From the profile of Ross Amico below, write out the passage that begins at the words "Ross Amico is program" and stops after the words "and WPRB Princeton.".

** Extract follows **

Ross Amico

Program Host

Ross Amico is program host, and host of Picture Perfect which airs Saturdays at 6 pm and The Lost Chord which airs Sundays at 10 pm.

Ross has been involved in radio broadcasting since 1986.  He spent nearly ten years in community radio, after phoning in to a request show and being told he knew more about classical music than the program director.  During that time, his shows originated from WMUH Allentown (the radio station of Muhlenberg College) and nearby WXLV Schnecksville (at Lehigh-Carbon Community College).  He made his WWFM debut in September of 1995, while in the process of opening an antiquarian book business, Famulus Books, in Philadelphia.  His broadcasts have also been heard on WRTI Philadelphia and WPRB Princeton.

What he finds most enjoyable about his work in radio is putting together interesting programs and sharing music perhaps unfamiliar to his audiences.  It is his philosophy that a skillful juxtaposition of the familiar and the new can set off both to advantage.  His pre-produced shows, Picture Perfect and The Lost Chord, allow him to explore the world of film music and seldom-heard composers and recordings.  His music articles, which appear every Friday in the Times of Trenton, celebrate the local and regional arts scene.

** End of Extract **
** Dataset content follows **

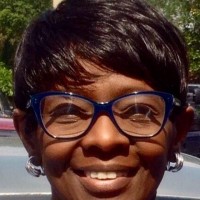 Brenda Fleming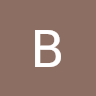 Bo**********mi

** End of Dataset content **

- [Answer box]:
Ross Amico is program host, and host of Picture Perfect which airs Saturdays at 6 pm and The Lost Chord which airs Sundays at 10 pm.

Ross has been involved in radio broadcasting since 1986.  He spent nearly ten years in community radio, after phoning in to a request show and being told he knew more about classical music than the program director.  During that time, his shows originated from WMUH Allentown (the radio station of Muhlenberg College) and nearby WXLV Schnecksville (at Lehigh-Carbon Community College).  He made his WWFM debut in September of 1995, while in the process of opening an antiquarian book business, Famulus Books, in Philadelphia.  His broadcasts have also been heard on WRTI Philadelphia and WPRB Princeton.